Not only do they show the DMDs have met their cost-effective target, they suggest the drugs can delay the time it takes someone with relapsing-remitting MS to need a stick to walk by four years.
“With knowledge that the Risk Sharing Scheme (RSS) was coming to an end in 2017, NICE reviewed its previous guidance using its usual methods,” said the NICE spokesman, adding that an updated Technology Appraisal had been published in June this year.
In 2002, just six per cent of people with relapsing-remitting MS (RRMS) had access to DMDs. This compared to 28 per cent in the rest of the European Union and 46 per cent in the USA.
Under the RSS, the number of people with access to DMDs, of which there are now 13, has gone from 2,000 to 18,000.
But the RSS has also helped meet patient need on a scale that few could have, because to deliver the drugs, the whole system of MS care had to be built from the ground up.
Speaking in the House of Lords in 2004, Lord Howe, at the time a Conservative spokesman for health, said: “In many areas there was simply no infrastructure —clinic space, administrative support and appropriately qualified clinicians and nurses were simply absent.”
Echoing these sentiments more than a decade later, Dr Martin Duddy, consultant neurologist in Newcastle and co-author of the data report, explained that today’s system of MS specialist neurologists, MS nurses and MS centres had been made possible by the RSS.
The primary care trusts that were at that time in charge of delivering services were obliged to set up the means to provide the drugs. The funding that came from the RSS was used to set up clinics, design services and recruit and train specialists.
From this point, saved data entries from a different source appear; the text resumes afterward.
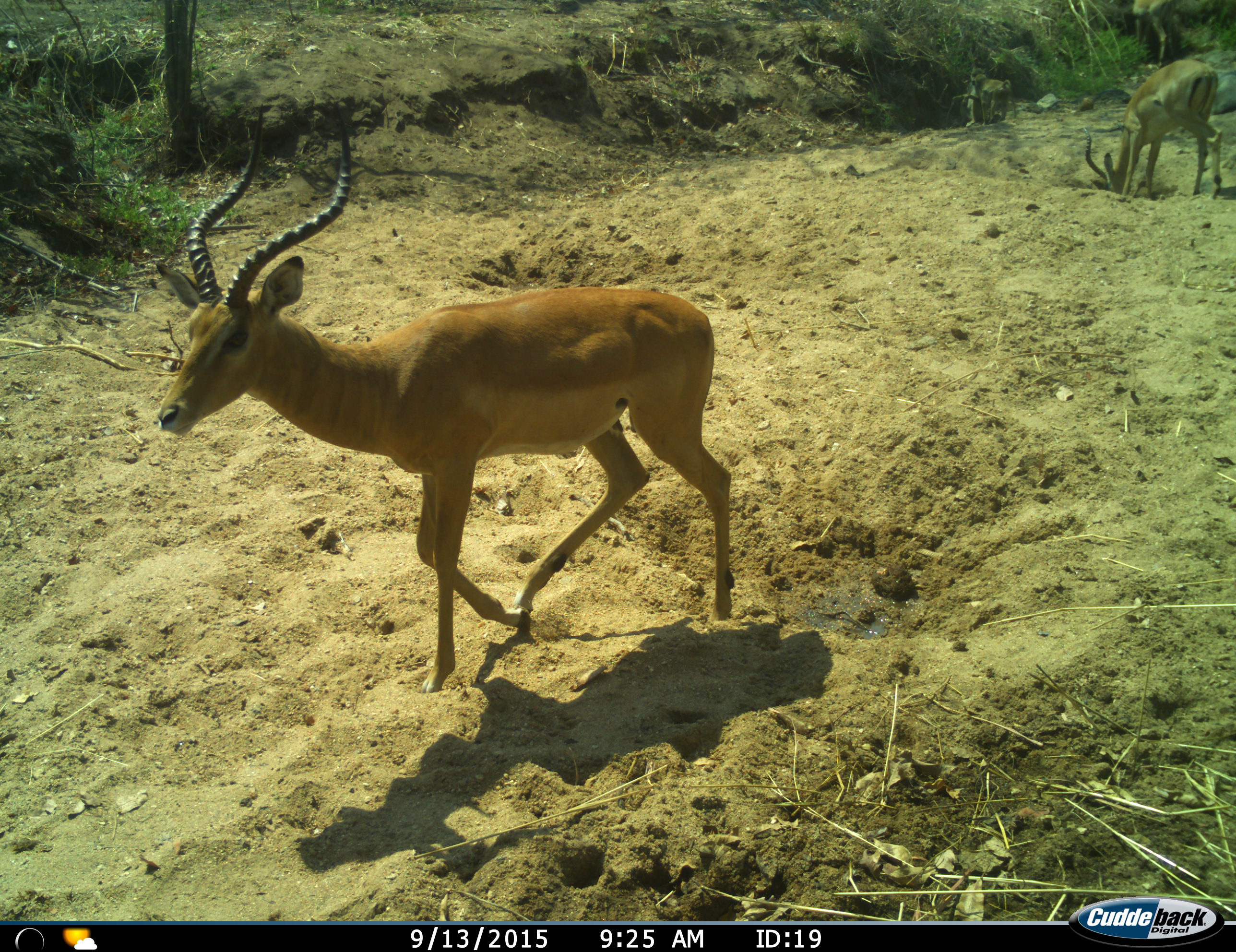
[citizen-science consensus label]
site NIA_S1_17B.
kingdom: Animalia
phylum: Chordata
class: Mammalia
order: Artiodactyla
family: Bovidae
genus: Aepyceros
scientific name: Aepyceros melampus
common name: impala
Impala (Aepyceros melampus), count 2. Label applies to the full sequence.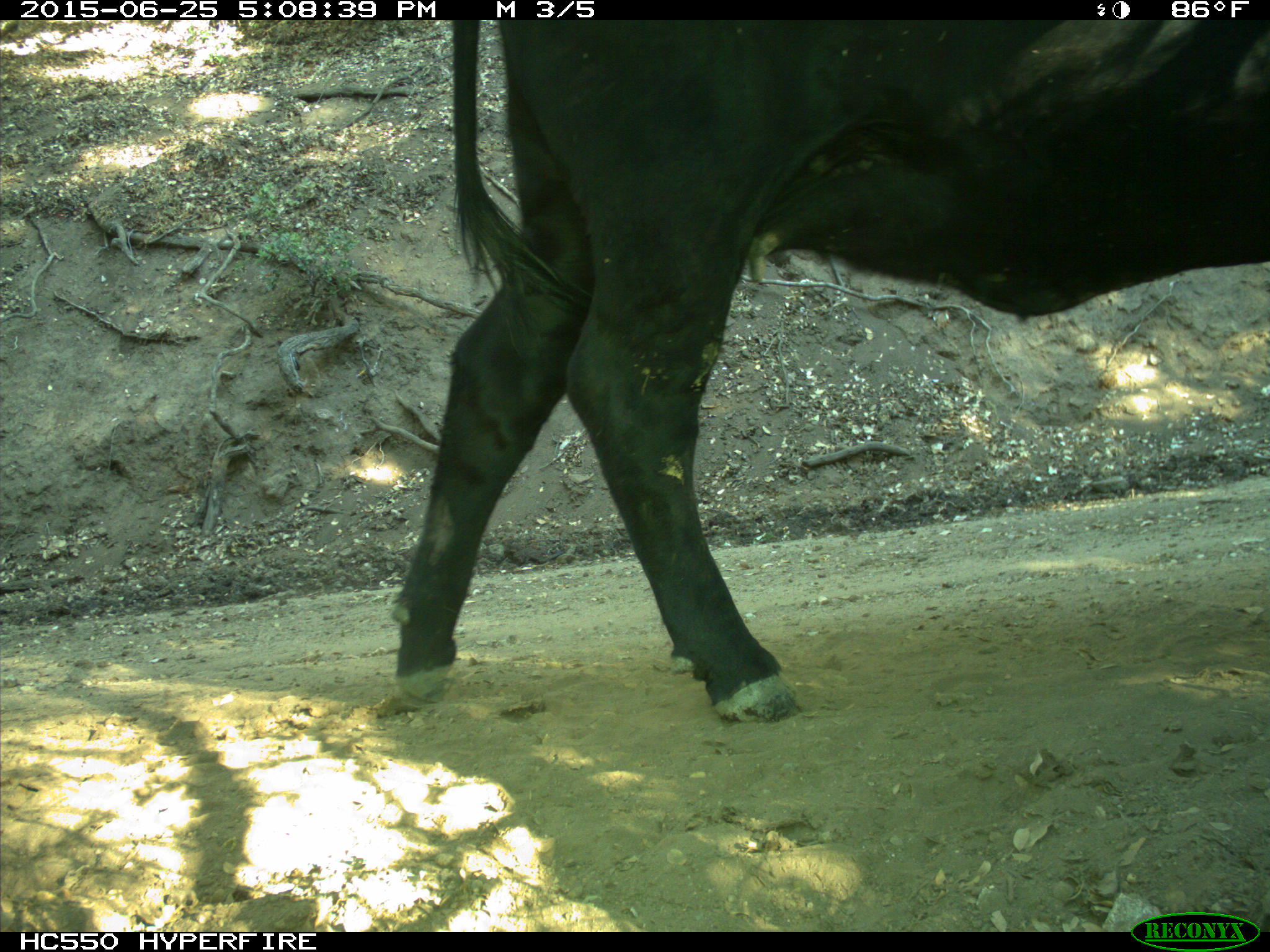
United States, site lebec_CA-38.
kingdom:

Crediting his own job to the scheme, Dr Duddy said: “People tend to focus on the financial side of the RSS. But the wall of funding that came from the Department of Health and the drug companies provided our entire infrastructure.”
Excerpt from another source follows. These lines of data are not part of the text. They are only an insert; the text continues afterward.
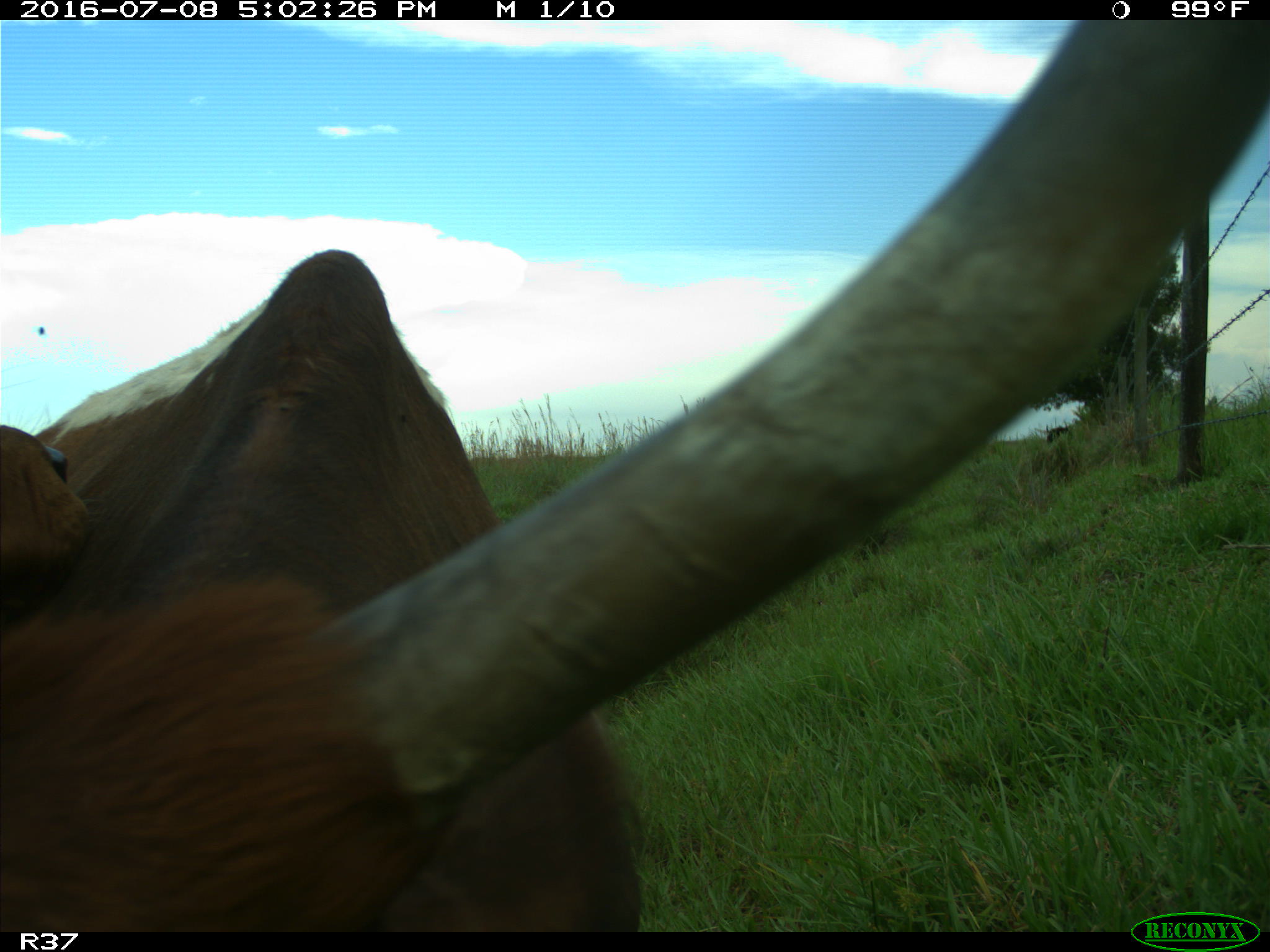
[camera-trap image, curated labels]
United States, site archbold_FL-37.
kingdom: Animalia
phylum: Chordata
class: Mammalia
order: Artiodactyla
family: Bovidae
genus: Bos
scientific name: Bos taurus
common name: domestic cow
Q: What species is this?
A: Bos taurus (domestic cow).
Building a care infrastructure
According to the MS Trust, which administered the scheme, the number of MS specialist nurses has gone from 80 in 2005 to more than 240 today. There are now more than 70 specialist MS centres across the UK, compared to the 25 that existed in 2002.
The infrastructure the scheme created has improved access to MS services for 100,000 people in the UK living with MS.
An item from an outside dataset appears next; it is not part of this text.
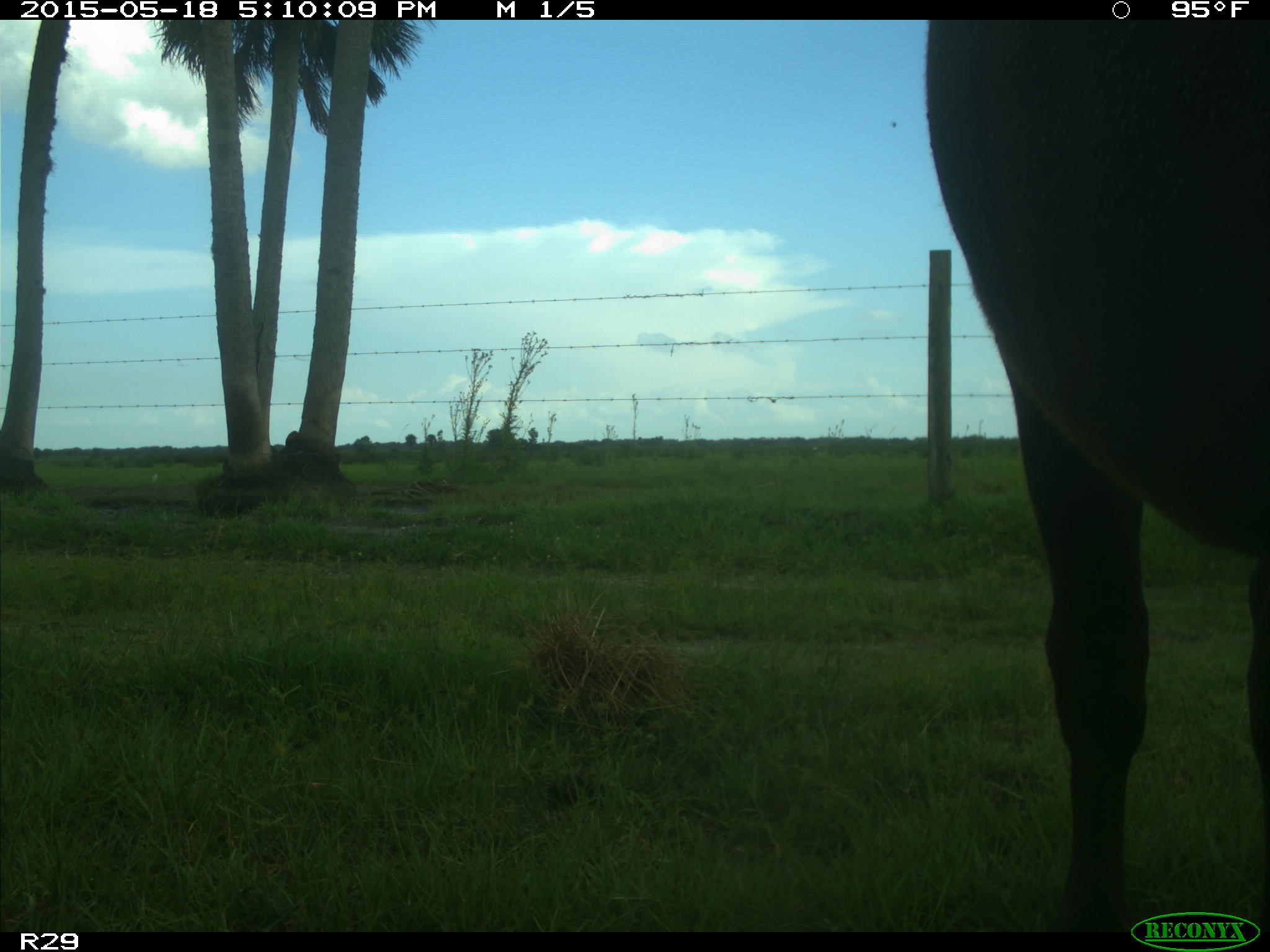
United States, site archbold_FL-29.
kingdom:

“As administrator of the scheme, we are proud to have contributed to what has been achieved,” said MS Trust chief executive, David Martin, “but we won’t be resting on our laurels.”
That’s because not everyone benefited from the swathes of funding and attention, which led to a network services designed primarily to deliver drugs.
At the very moment we celebrate what has been achieved for people with relapsing-remitting MS, those with the more severe form of the disease are facing a familiar struggle.
The first DMD for progressive disease was licenced at the start of the year and while NICE has approved it for RRMS, it has been judged not to be cost-effective in primary progressive disease.
There are no approved treatments for this form of MS, which leads to people experiencing disability significantly quicker than those with RRMS.
“People do everything they can to minimise the impact PPMS has on their lives, but what they really want is access to treatment which will slow down the progression of their disease,” said Jo Sopala, Director of Health Professional Programmes at the MS Trust
“They risk becoming the forgotten people with MS.”
A risk worth sharing
What happens next for people with progressive MS is unclear. There are a number of potential DMDs in the pipeline, and in the meantime groups like the MS Trust and the MS Society will continue to fight to ensure the patient voice is heard.
What we do know, thanks to the RSS, is that game-changing drugs are worth fighting for, and that collaboration on a grand scale can ensure access to treatments and services that can change lives.